§ DOCUMENT
::::::::::
The Sun rotated at an ideal pace for Earth, which thrived under the early star. Venus and Mars weren’t so lucky. Venus was once covered in water oceans and may have been habitable. But due to many factors, including solar activity and the lack of an internally generated magnetic field, Venus lost its hydrogen — a critical component of water. As a result, its oceans evaporated within its first 600 million years, according to estimates. The planet’s atmosphere became thick with carbon dioxide, a heavy molecule that’s harder to blow away. These forces led to a runaway greenhouse effect that keeps Venus a sizzling 864 degrees Fahrenheit (462 degrees Celsius), far too hot for life.
Mars, farther from the Sun than Earth is, would seem to be safer from stellar outbursts. Yet, it had less protection than did Earth. Due partly to the Red Planet’s weak magnetic field and low gravity, the early Sun gradually was able to blow away its air and water. By about 3.7 billion years ago, the Martian atmosphere had become so thin that liquid water immediately evaporated into space. (Water still exists on the planet, frozen in the polar caps and in the soil.)
::::::::::
[Items from a dataset]
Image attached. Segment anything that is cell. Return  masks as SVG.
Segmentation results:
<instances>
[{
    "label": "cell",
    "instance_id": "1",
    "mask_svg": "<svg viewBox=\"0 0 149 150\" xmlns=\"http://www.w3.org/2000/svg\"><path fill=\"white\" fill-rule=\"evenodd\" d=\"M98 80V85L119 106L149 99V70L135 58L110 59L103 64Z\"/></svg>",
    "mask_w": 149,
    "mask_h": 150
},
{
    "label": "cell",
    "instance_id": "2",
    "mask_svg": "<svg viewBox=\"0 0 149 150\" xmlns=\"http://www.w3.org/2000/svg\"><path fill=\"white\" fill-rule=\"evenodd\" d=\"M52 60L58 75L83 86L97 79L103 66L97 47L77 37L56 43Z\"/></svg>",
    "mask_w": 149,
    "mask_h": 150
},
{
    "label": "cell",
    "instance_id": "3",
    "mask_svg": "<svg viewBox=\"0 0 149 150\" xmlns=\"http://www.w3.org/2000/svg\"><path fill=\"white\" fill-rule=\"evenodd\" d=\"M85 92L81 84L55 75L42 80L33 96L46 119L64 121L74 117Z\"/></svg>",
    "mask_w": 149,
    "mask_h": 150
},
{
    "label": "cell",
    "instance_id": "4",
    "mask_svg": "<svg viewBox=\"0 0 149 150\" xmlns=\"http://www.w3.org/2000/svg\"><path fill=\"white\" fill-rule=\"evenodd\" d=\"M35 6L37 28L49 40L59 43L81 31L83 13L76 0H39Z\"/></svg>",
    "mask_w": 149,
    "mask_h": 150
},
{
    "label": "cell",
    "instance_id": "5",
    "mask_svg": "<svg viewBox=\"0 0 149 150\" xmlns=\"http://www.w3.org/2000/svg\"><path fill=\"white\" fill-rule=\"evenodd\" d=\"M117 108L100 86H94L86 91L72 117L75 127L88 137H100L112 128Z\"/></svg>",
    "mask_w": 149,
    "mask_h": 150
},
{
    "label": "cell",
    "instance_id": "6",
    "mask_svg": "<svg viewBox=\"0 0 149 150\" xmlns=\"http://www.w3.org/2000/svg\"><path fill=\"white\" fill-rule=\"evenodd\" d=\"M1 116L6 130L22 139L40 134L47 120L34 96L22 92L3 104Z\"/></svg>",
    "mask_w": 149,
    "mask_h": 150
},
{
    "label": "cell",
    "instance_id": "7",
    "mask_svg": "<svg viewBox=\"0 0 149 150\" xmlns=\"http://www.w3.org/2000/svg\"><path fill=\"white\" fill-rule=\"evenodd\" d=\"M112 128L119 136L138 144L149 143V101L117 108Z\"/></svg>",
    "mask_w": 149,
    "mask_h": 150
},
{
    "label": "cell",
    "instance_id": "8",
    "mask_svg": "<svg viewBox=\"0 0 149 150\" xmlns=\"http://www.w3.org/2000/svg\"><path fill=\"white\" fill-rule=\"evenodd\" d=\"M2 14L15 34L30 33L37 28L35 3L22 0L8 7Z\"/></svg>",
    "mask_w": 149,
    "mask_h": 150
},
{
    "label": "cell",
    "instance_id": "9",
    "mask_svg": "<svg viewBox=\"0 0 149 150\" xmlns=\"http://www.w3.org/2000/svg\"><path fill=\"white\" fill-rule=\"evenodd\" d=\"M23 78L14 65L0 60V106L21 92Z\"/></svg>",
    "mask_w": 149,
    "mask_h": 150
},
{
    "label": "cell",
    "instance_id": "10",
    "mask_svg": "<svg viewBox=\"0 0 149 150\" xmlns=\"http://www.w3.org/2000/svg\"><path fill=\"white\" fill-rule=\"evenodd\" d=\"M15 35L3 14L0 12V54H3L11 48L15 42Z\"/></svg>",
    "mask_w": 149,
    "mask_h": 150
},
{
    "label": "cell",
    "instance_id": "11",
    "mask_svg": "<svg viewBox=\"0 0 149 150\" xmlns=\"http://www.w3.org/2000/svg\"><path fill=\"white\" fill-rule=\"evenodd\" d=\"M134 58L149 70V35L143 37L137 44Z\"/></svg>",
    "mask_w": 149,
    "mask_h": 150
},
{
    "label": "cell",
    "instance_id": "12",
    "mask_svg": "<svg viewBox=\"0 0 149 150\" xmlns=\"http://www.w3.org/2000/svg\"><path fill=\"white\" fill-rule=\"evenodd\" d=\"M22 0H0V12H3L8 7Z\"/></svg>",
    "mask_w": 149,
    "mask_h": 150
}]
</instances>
::::::::::
§ EXERCISE INSTRUCTIONS
a) Please answer these questions using the text on Venus and Mars, one per line:
(i) Within what span of time did the oceans of Venus evaporate, according to estimates?
(ii) At what temperature does the runaway greenhouse effect keep Venus?
(iii) By about how long ago had the Martian atmosphere become so thin that liquid water immediately evaporated into space?
b) Render this sentence from the text on Venus and Mars in Spanish: "Mars, farther from the Sun than Earth is, would seem to be safer from stellar outbursts."
c) Write a continuation of the text on Venus and Mars, starting after its final sentence.
The items are separate material and are not connected to the text on Venus and Mars.

§ RESPONSES TO THE TASKS
a)
(i) Within its first 600 million years.
(ii) 864 degrees Fahrenheit (462 degrees Celsius).
(iii) About 3.7 billion years ago.

b) Marte, más alejado del Sol que la Tierra, parecería estar más a salvo de los estallidos estelares.

c)
After influencing the course for life (or lack thereof) on the inner planets, the aging Sun gradually slowed its pace and continues to do so. Today, it revolves once every 27 days, three times slower than it did in its infancy. The slower spin renders it much less active, though the Sun still has violent outbursts occasionally.
Apollo samples and lunar meteorites are a great starting point for probing the early solar system, but they are only small pieces in a large and mysterious puzzle. The samples are from a small region near the lunar equator, and scientists can’t tell with complete certainty where on the Moon the meteorites came from, which makes it hard to place them into geological context.